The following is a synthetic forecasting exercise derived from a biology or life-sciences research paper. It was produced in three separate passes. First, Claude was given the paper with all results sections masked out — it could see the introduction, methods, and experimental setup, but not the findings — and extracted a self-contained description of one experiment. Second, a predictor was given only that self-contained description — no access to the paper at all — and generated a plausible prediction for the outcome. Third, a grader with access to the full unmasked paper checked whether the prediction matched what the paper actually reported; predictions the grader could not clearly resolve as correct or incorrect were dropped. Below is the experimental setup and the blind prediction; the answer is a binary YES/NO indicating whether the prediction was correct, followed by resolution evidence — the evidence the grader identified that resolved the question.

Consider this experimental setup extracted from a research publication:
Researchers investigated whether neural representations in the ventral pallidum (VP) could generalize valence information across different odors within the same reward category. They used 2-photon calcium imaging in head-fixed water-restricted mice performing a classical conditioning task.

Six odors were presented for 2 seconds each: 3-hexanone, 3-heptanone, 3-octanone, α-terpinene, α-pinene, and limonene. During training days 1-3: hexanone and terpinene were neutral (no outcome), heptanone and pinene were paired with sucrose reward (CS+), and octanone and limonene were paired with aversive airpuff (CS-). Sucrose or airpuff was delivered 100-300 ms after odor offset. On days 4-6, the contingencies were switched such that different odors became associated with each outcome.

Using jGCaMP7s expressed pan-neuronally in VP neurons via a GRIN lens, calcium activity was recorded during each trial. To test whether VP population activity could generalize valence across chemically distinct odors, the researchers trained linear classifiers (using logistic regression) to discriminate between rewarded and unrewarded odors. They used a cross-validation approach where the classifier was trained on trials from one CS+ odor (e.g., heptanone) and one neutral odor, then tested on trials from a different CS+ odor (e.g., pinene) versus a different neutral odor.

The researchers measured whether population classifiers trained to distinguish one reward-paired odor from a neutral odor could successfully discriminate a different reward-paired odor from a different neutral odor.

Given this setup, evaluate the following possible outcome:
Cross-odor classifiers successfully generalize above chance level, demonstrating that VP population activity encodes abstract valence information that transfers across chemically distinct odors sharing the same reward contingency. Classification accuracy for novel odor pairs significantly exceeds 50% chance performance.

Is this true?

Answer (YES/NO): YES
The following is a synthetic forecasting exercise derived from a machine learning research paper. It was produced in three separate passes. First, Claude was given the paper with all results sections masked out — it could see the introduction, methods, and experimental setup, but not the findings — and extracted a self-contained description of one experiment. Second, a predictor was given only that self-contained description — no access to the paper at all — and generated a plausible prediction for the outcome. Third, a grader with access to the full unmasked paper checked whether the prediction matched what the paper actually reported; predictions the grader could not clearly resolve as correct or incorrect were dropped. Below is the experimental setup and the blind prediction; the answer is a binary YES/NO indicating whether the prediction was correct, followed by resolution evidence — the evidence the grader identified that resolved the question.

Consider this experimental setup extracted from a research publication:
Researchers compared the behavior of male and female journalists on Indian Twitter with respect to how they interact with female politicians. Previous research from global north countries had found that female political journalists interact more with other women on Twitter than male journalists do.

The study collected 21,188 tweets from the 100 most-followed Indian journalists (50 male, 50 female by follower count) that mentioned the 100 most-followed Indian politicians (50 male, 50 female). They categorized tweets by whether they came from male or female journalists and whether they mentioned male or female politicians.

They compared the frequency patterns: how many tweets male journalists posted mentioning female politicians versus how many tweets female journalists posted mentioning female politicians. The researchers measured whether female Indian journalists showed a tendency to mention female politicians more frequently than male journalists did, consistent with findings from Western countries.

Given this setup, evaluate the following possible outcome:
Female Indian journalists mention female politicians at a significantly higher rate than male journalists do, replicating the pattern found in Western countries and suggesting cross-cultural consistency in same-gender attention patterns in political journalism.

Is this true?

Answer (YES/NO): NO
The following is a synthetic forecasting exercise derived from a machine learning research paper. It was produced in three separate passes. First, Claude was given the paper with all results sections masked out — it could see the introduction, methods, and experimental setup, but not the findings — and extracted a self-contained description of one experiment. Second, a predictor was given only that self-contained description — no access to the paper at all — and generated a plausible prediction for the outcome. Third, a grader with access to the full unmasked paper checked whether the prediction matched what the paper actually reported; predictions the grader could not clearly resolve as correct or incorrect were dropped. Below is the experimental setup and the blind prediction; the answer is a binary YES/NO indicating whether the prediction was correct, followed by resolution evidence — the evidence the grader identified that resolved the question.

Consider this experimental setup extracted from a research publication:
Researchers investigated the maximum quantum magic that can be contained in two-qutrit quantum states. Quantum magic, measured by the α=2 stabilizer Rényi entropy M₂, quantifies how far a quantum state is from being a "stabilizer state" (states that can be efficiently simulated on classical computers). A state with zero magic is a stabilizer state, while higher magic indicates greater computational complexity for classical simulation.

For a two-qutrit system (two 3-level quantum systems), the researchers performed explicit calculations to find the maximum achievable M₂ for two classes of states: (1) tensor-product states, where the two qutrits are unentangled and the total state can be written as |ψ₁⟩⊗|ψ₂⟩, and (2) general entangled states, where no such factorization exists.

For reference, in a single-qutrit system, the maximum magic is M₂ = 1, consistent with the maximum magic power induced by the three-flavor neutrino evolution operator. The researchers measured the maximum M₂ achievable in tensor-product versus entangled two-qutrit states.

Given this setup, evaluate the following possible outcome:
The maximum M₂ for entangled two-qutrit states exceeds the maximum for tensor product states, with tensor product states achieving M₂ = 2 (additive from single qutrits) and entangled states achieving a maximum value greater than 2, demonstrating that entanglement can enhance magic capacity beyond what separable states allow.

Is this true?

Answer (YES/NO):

→ **About this exercise**: Your task is to write out, exactly, the line that contains "For reference, in" and each line after it to the end of the data, with no other lines.

→ **Solution for this problem**:
For reference, in a single-qutrit system, the maximum magic is M₂ = 1, consistent with the maximum magic power induced by the three-flavor neutrino evolution operator. The researchers measured the maximum M₂ achievable in tensor-product versus entangled two-qutrit states.

Given this setup, evaluate the following possible outcome:
The maximum M₂ for entangled two-qutrit states exceeds the maximum for tensor product states, with tensor product states achieving M₂ = 2 (additive from single qutrits) and entangled states achieving a maximum value greater than 2, demonstrating that entanglement can enhance magic capacity beyond what separable states allow.

Is this true?

Answer (YES/NO):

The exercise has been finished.